VOGUE: Unified Understanding, Generation, and Editing for Videos
Abstract
Unified multimodal understanding–generation models have shown promising results in image generation and editing, but remain largely constrained to the image domain. In this work, we present VOGUE, a versatile framework that extends unified modeling to the video domain. VOGUE adopts a dual-stream design, combining a Multimodal Large Language Model (MLLM) for instruction understanding with a Multimodal DiT (MMDiT) for video generation. This design enables accurate interpretation of complex multimodal instructions while preserving visual consistency. Built on this architecture, VOGUE unifies diverse video generation and editing tasks under a single multimodal instruction paradigm and is jointly trained across them.
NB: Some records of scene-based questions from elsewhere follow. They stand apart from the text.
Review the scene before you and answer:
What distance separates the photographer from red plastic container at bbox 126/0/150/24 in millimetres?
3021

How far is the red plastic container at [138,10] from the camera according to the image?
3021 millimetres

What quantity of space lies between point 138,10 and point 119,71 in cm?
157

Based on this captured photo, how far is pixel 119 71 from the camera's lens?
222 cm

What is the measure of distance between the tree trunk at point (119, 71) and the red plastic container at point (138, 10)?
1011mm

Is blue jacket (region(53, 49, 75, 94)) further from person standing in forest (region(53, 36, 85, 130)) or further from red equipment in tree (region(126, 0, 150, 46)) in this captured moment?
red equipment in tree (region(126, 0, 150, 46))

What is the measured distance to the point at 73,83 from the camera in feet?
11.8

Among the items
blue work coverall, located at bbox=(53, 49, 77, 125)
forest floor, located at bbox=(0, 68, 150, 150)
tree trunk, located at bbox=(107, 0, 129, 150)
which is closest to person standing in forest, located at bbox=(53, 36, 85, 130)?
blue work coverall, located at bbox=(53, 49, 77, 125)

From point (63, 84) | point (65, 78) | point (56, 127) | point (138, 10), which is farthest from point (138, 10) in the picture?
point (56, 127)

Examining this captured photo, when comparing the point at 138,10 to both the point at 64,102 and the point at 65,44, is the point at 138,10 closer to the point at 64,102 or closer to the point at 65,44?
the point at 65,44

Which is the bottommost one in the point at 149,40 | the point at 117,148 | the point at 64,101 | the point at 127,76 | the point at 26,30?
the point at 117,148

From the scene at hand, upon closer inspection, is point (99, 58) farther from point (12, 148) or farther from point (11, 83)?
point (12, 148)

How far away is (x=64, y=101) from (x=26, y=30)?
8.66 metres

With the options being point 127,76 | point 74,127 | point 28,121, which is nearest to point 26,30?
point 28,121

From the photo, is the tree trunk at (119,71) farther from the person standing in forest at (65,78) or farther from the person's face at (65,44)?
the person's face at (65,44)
Extensive experiments demonstrate that VOGUE matches or surpasses state-of-the-art task-specific baselines in visual understanding, text/image-to-video generation, in-context video editing and generation. Beyond these core capabilities, the unified design allows VOGUE to generalize to unseen free-form editing tasks, such as green-screening characters or novel task composition (e.g., editing + style transfer) in a single instruction. Notably, VOGUE is the first system to support visual-prompt-based video generation in a unified model, where the MLLM interprets visual prompts and guides the MMDiT in synthesis. To foster future research, our model and code will be released.